Your objective » Go to the line that includes "class: Mammalia" and retype it, then every line after it to the end of the data, adding nothing.

::::::::

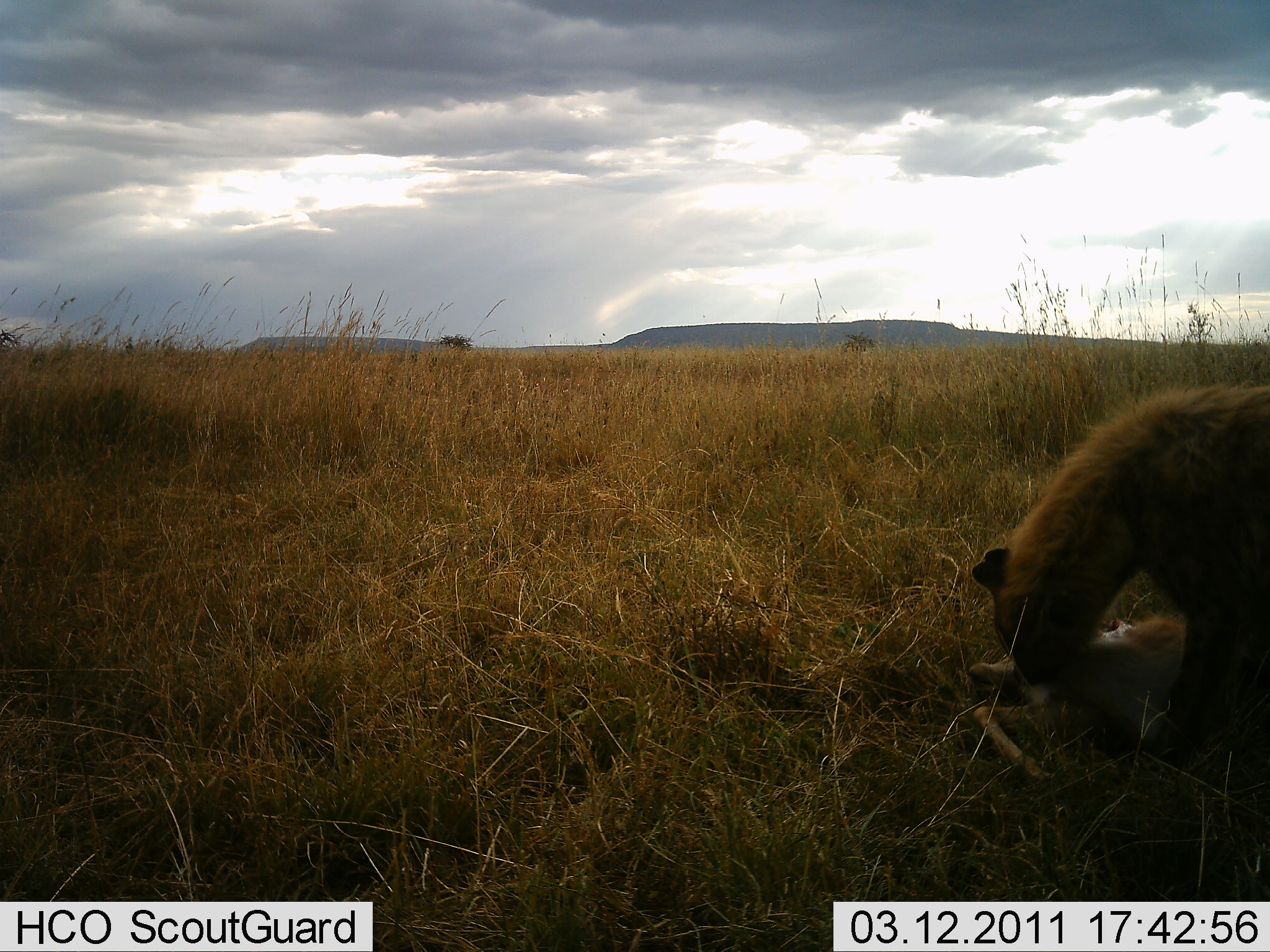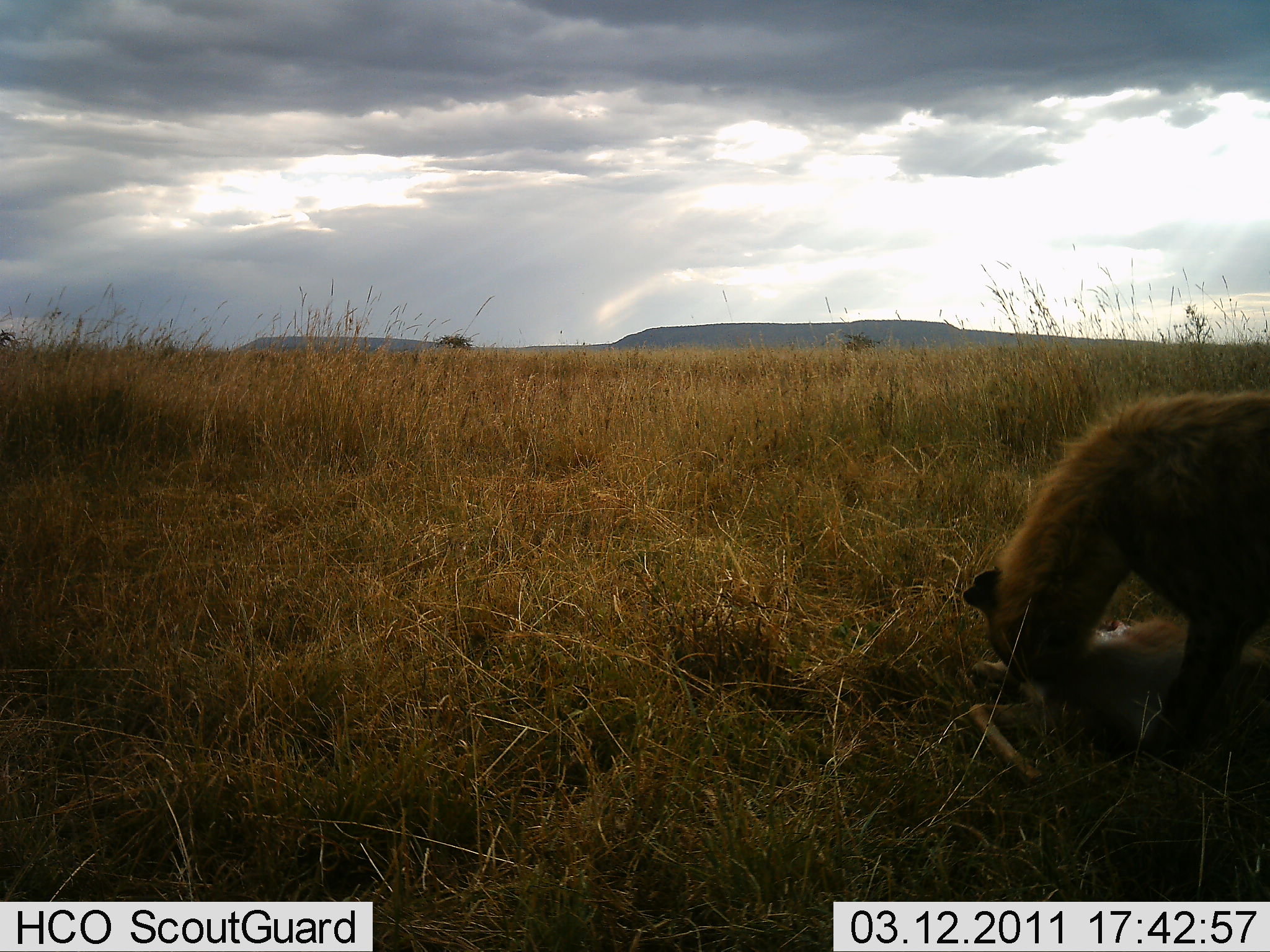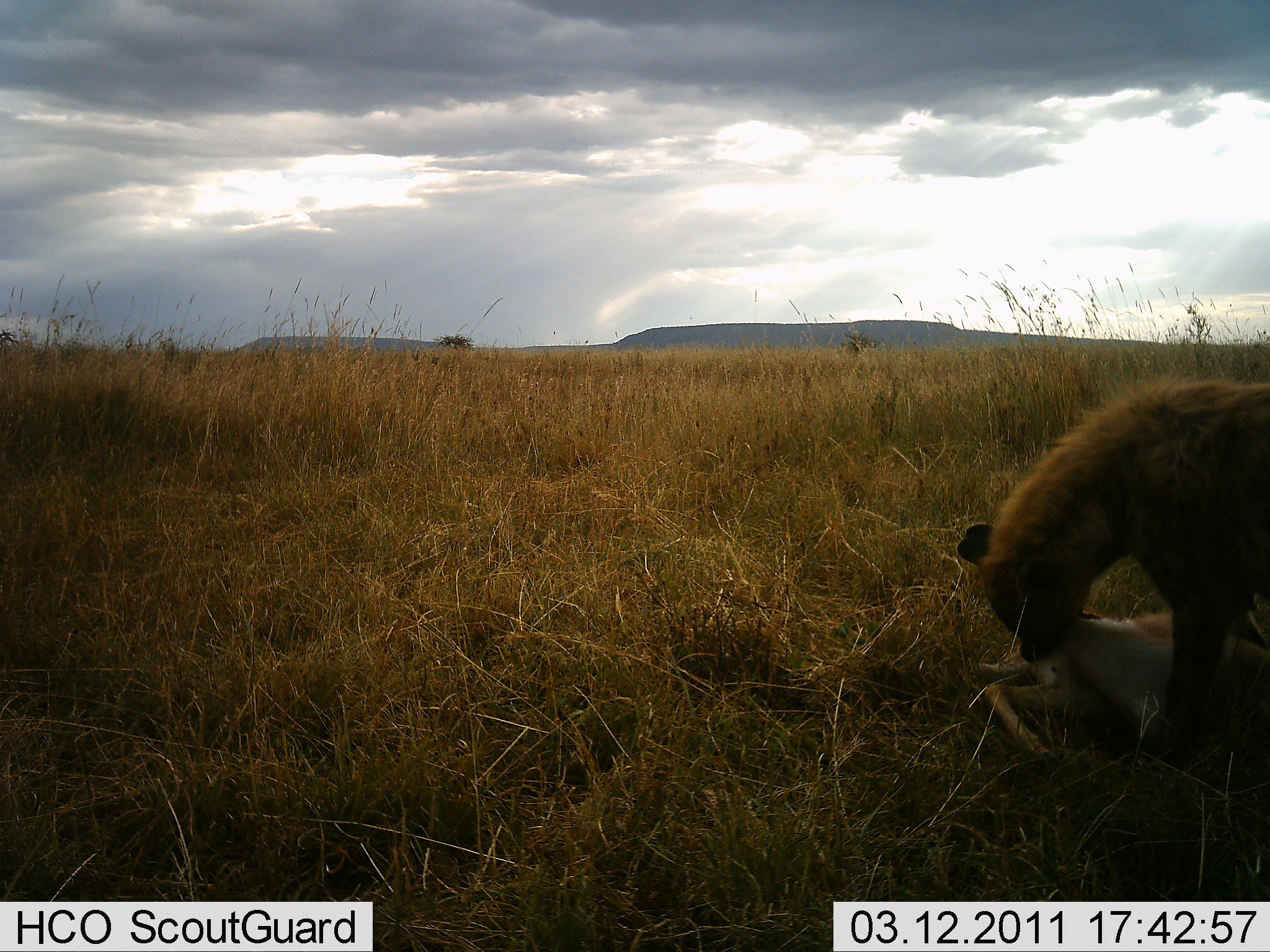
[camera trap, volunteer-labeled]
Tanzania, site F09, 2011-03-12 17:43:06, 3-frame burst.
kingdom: Animalia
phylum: Chordata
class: Mammalia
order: Carnivora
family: Hyaenidae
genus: Crocuta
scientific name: Crocuta crocuta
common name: spotted hyena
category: hyenaspotted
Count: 1.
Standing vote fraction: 17%.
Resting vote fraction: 0%.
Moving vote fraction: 0%.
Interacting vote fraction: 17%.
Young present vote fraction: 0%.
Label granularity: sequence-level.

::::::::

The answer »
class: Mammalia
order: Carnivora
family: Hyaenidae
genus: Crocuta
scientific name: Crocuta crocuta
common name: spotted hyena
category: hyenaspotted
Count: 1.
Standing vote fraction: 17%.
Resting vote fraction: 0%.
Moving vote fraction: 0%.
Interacting vote fraction: 17%.
Young present vote fraction: 0%.
Label granularity: sequence-level.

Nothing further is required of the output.